• [THE PROBLEM] The answer is an exact repetition of every entry, with all images left out.

• [DATASET RECORDS]
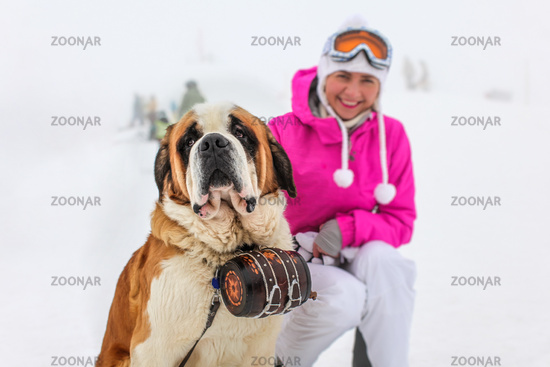Saint Bernard Dog with iconic barrel sitting in the snow with blurred young woman in pink ski jacket in background.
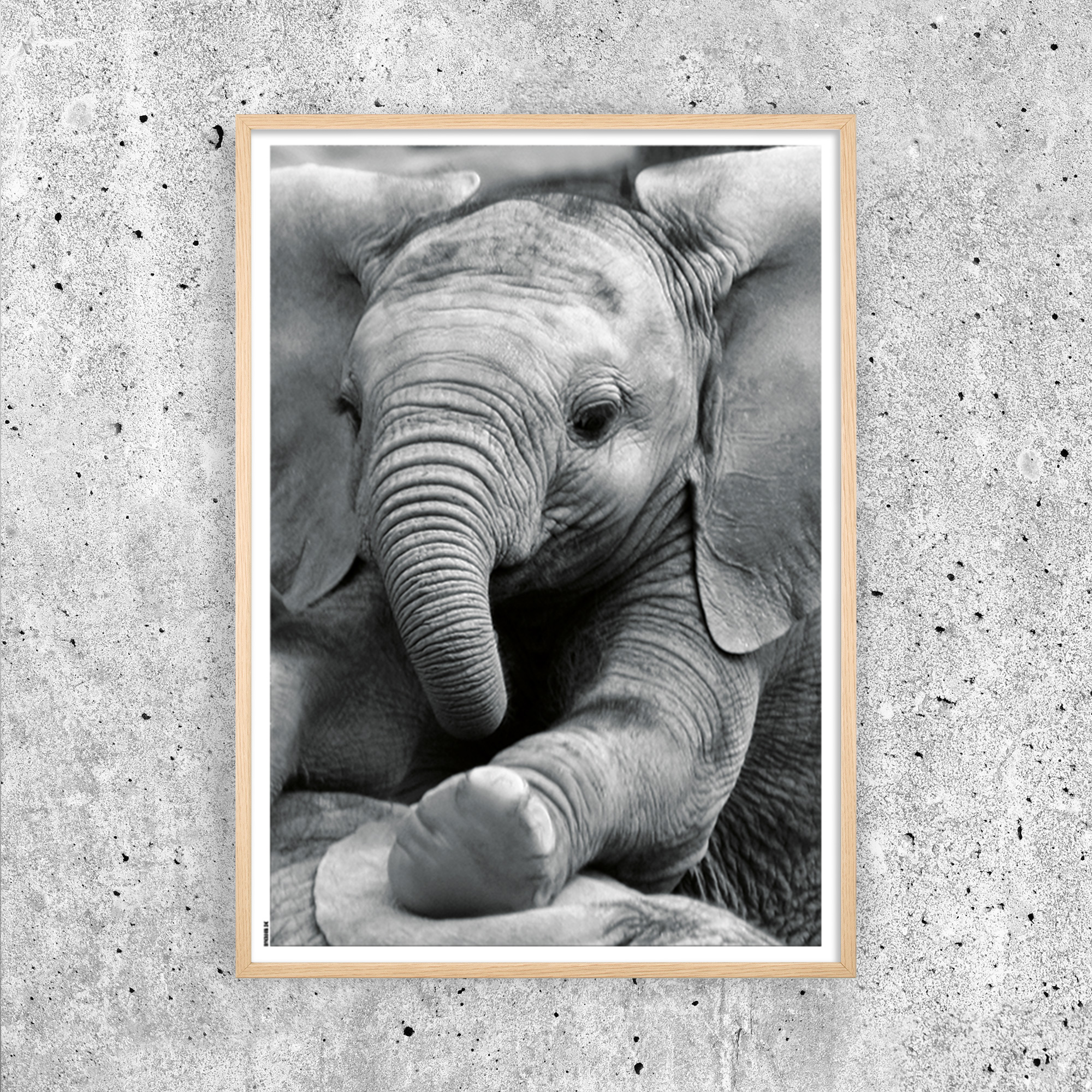 Image of   Baby Elephant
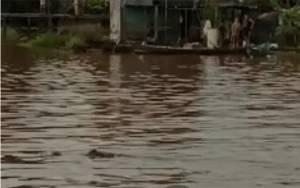 Video Buaya Muncul di Sungai Arut
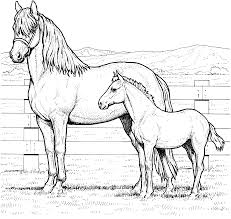 nice horse coloring pictures gallery kids idea 1878 unknown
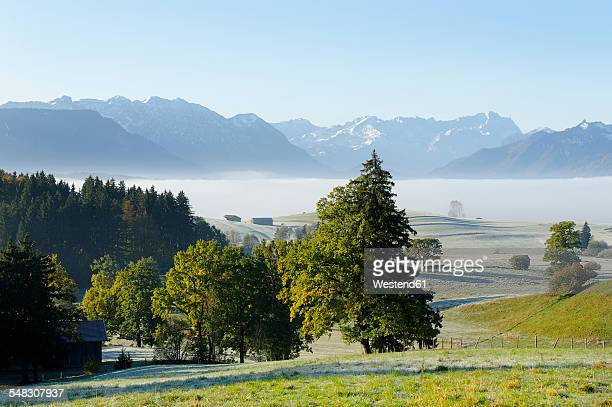 Germany, Upper Bavaria, Pfaffenwinkel, near Aidling, View to the Zugspitze in the morning
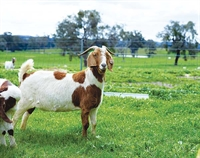 42-acre working goat dairy - 1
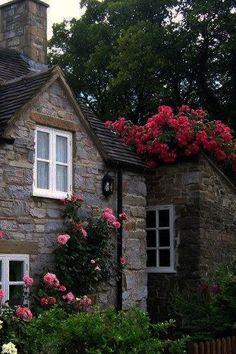 Cozy Cottage!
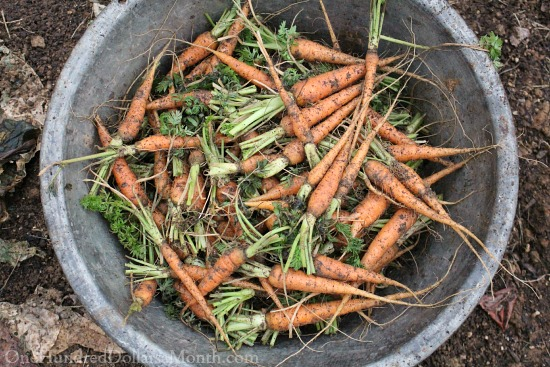 Mavis Garden Blog – Harvesting Carrots, Beet and Turnips in December
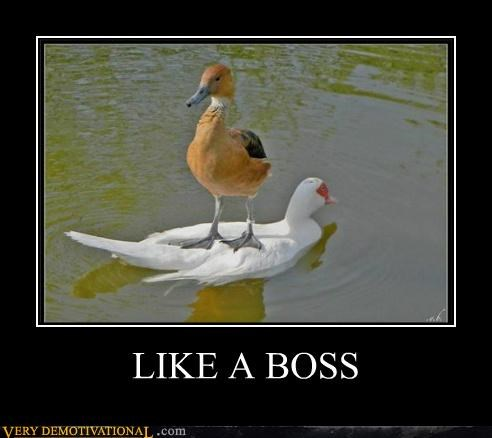 ducks hilarious Like a Boss - 5250461696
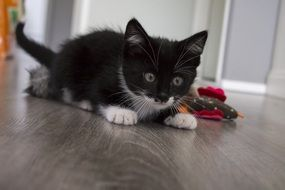 playful black and white kitten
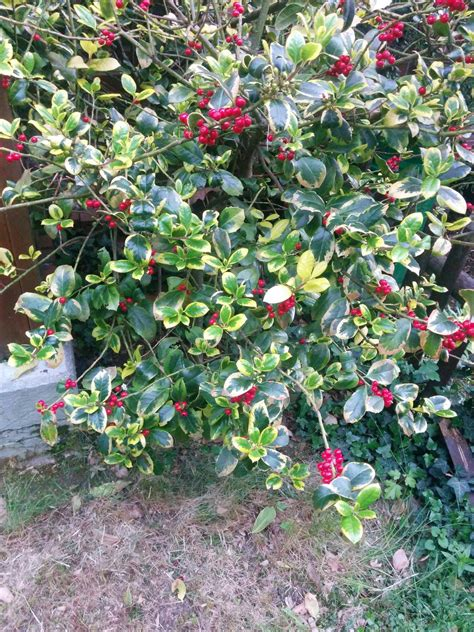 berried shrub identification what is this low growing bush with variegated leaves and red berries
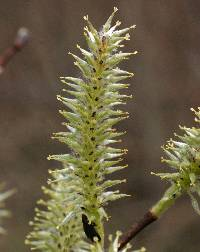 Image of Salix discolor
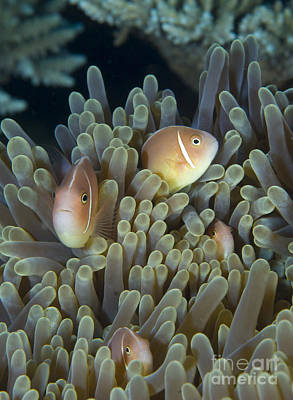 A Family Of Pink Anemonefish Art Print by Steve Jones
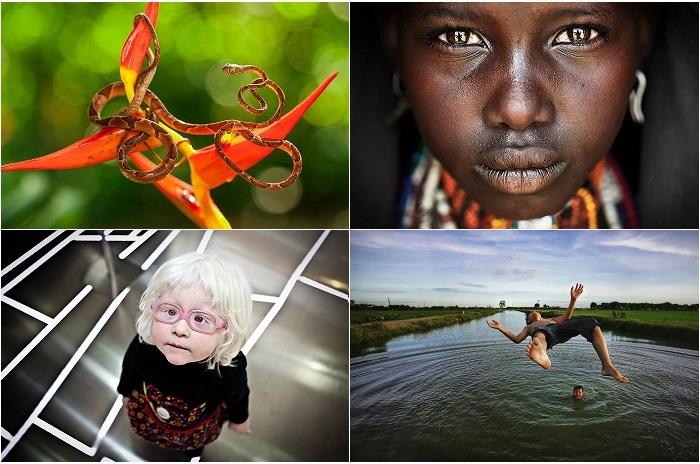 Первые победители фотоконкурса Smithsonian 2015.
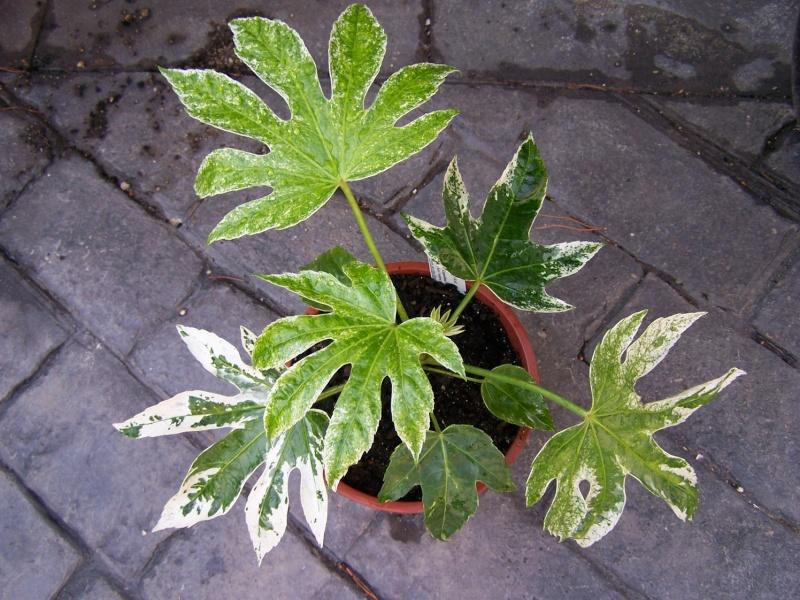 Foires aux plantes rares et de collection en belgique page 1 for Plantes belgique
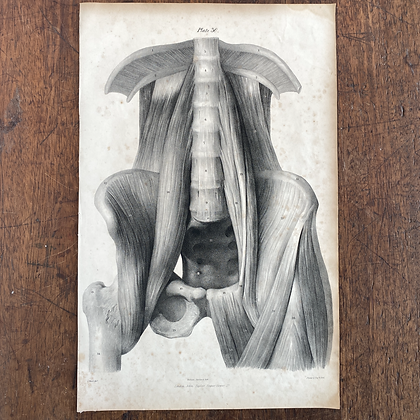 Large Lithograph Print Showing Lumbar Muscles - Plate 30
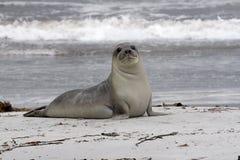 Südlicher Seeelefant (Mirounga leonina) Lizenzfreies Stockbild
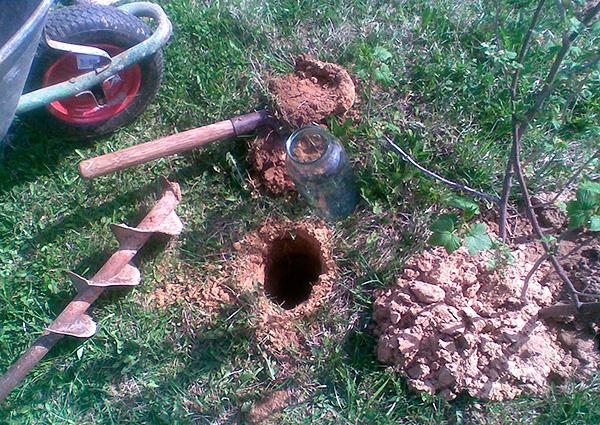 En mullvad kan fångas i en enkel fälla i form av ett hål ...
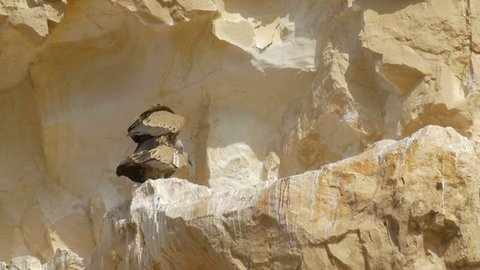 Griffon vultures mating on cliff, Ein Avdat, Israel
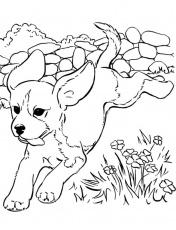 Raskraski Sobachki Raspechatat Min Dog Coloring Pages For Kids Print Them  Online Freeures Children To Christmas – Slavyanka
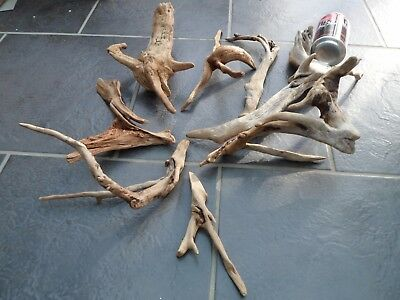 driftwood pieces 8 delicate spiky shapes of bogwood, for crafting , floristry or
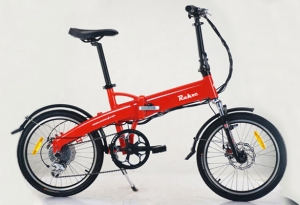 Electric Bike RK-B1309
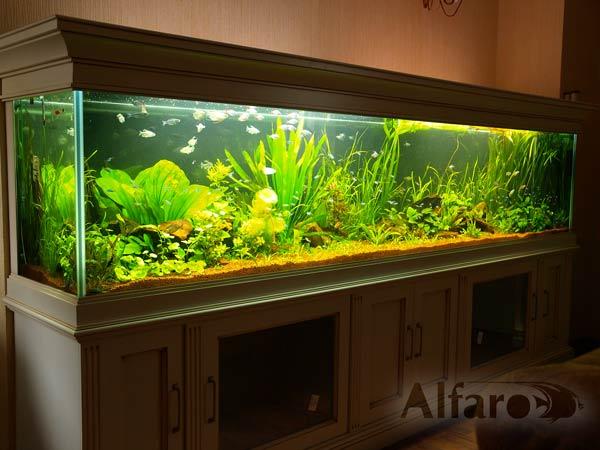 https://akvarium-moskva.ru/interior/bigfoto/apartment24ex2.jpg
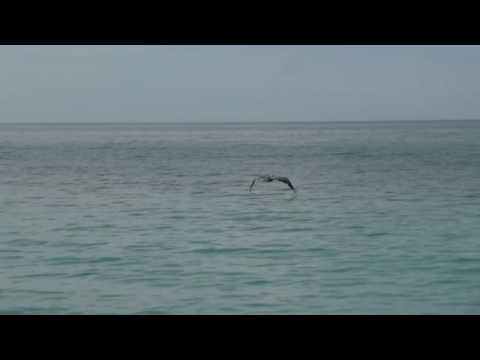 La pesca su piccolo fritto su una verga di galleggiante di video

• [SOLVED EXERCISE]
Saint Bernard Dog with iconic barrel sitting in the snow with blurred young woman in pink ski jacket in background.
 Image of   Baby Elephant
 Video Buaya Muncul di Sungai Arut
 nice horse coloring pictures gallery kids idea 1878 unknown
 Germany, Upper Bavaria, Pfaffenwinkel, near Aidling, View to the Zugspitze in the morning
 42-acre working goat dairy - 1
 Cozy Cottage!
 Mavis Garden Blog – Harvesting Carrots, Beet and Turnips in December
 ducks hilarious Like a Boss - 5250461696
 playful black and white kitten
 berried shrub identification what is this low growing bush with variegated leaves and red berries
 Image of Salix discolor
 A Family Of Pink Anemonefish Art Print by Steve Jones
 Первые победители фотоконкурса Smithsonian 2015.
 Foires aux plantes rares et de collection en belgique page 1 for Plantes belgique
 Large Lithograph Print Showing Lumbar Muscles - Plate 30
 Südlicher Seeelefant (Mirounga leonina) Lizenzfreies Stockbild
 En mullvad kan fångas i en enkel fälla i form av ett hål ...
 Griffon vultures mating on cliff, Ein Avdat, Israel
 Raskraski Sobachki Raspechatat Min Dog Coloring Pages For Kids Print Them  Online Freeures Children To Christmas – Slavyanka
 driftwood pieces 8 delicate spiky shapes of bogwood, for crafting , floristry or
 Electric Bike RK-B1309
 https://akvarium-moskva.ru/interior/bigfoto/apartment24ex2.jpg
 La pesca su piccolo fritto su una verga di galleggiante di video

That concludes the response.